# Carl Vine



## mmsbls

Carl Vine (1954 - ) is an Australian composer and pianist. At the University of Western Australia, he actually studied physics before turning to composing. He was first known as a composer for dance works, but now has written 7 symphonies and 7 concertos.

Much of his chamber music can be found on Tall Poppies Records. His orchestral music is released on ABC Classics. There is a CD of symphonies 1 - 6 as well as his piano and oboe concertos. He has just finished a violin concerto which will be premiered in July. More information on Vine can be found at http://en.wikipedia.org/wiki/Carl_Vine.

Unfortunately, there is not much of his music on Youtube. There are some solo piano pieces, one symphony, and the piano concerto.

I have heard his piano concerto (first movement below) and 4 of his symphonies. The music is very approachable. I especially enjoy Symphony 3 and the piano concerto.
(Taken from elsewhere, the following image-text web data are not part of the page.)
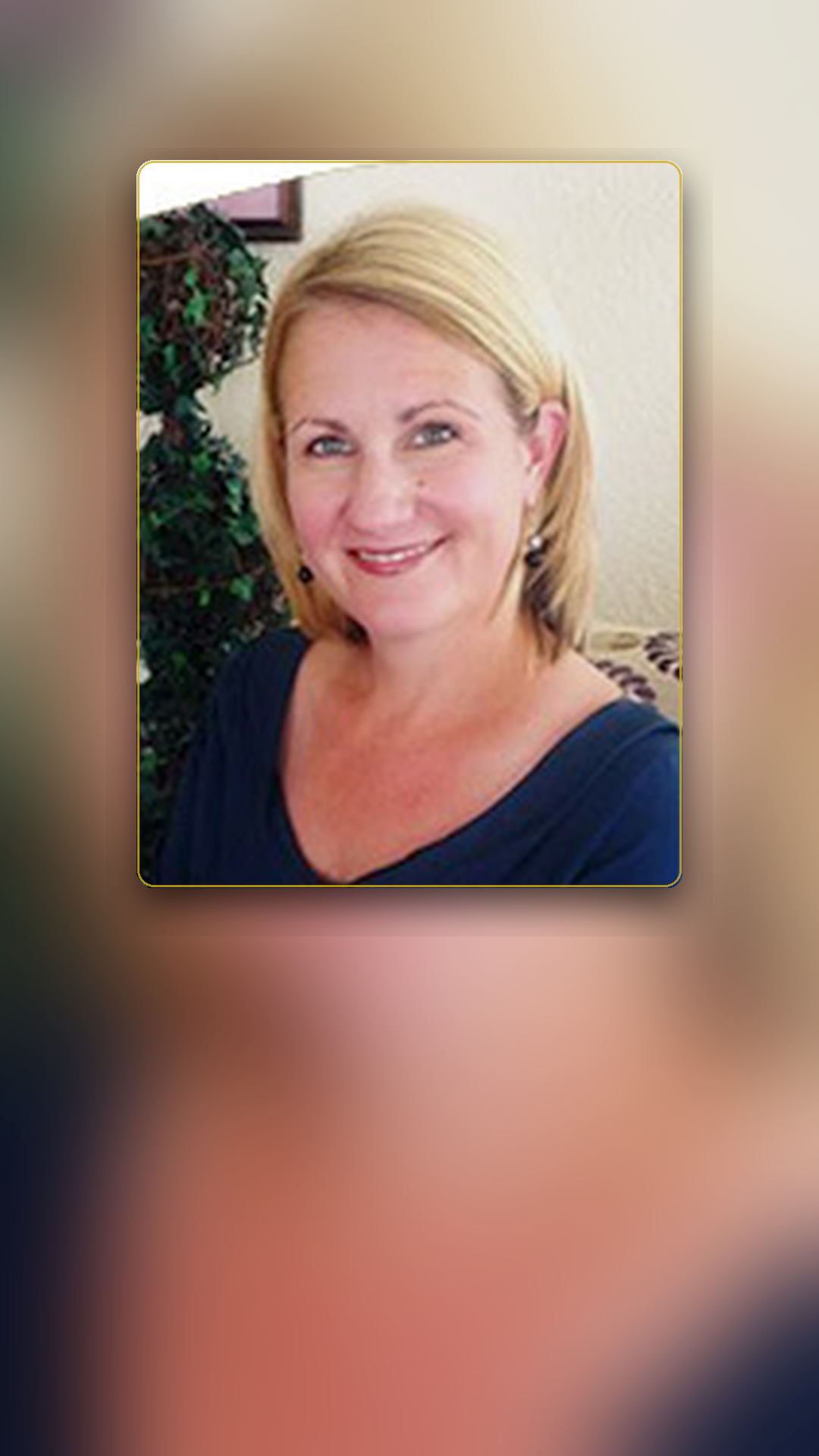 Amanda Heitmuller — family-reported Therapist / Counselor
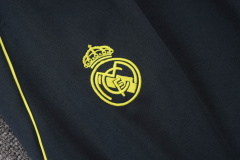 Real Madrid Jacket training kit 2025/2026 New Season Football Jersey Sports Shirt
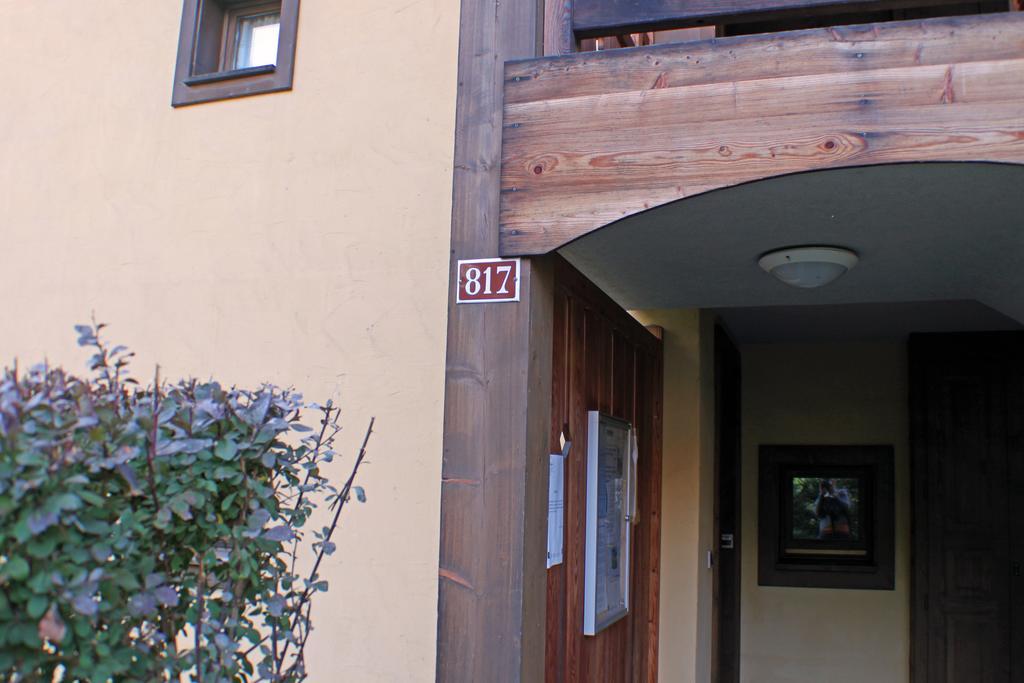 Apartment Capucin - A 3 Bedroom Chamonix Mountain Loft Номер фото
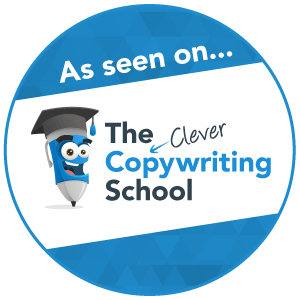 The Clever Copywriting Community member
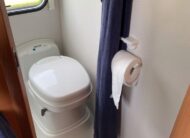 Knaus Traveller 500D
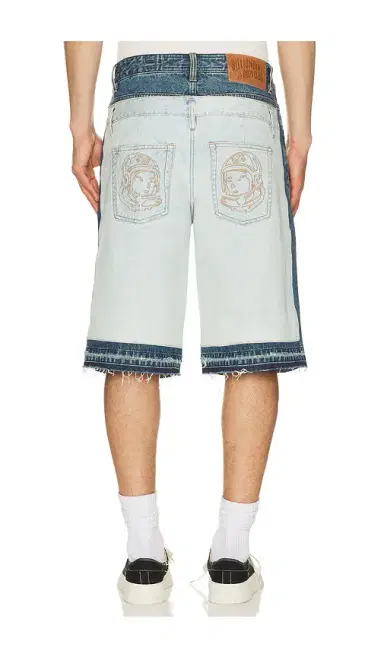 Billionaire Boys Club Apollo Shorts | Thumbnail 2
Carl Vine's Piano Concerto 1st movement:


----------



## jhar26

I really like this piano concerto. If his other music is anywhere near as good as this I can imagine myself becoming a fan.


----------



## StlukesguildOhio

You may wish to add Carl Vine to the thread exploring modern and contemporary composers:

http://www.talkclassical.com/11807-exploring-modern-contemporary-music-5.html

The thread was set up to provide a venue to talk about modern and contemporary composers you like and why you like them. I hope than some will discover that there is some marvelous music being produced today... in a great variety of styles... from the most experimental and challenging to the more traditional and immediately accessible.


----------



## Guest

jhar26 said:


> I really like this piano concerto. If his other music is anywhere near as good as this I can imagine myself becoming a fan.


You would probably like his two Piano Sonatas, then.


----------



## chesapeake bay

His piano sonata no 2 is really exceptional, definitely going to listen to more of his music


----------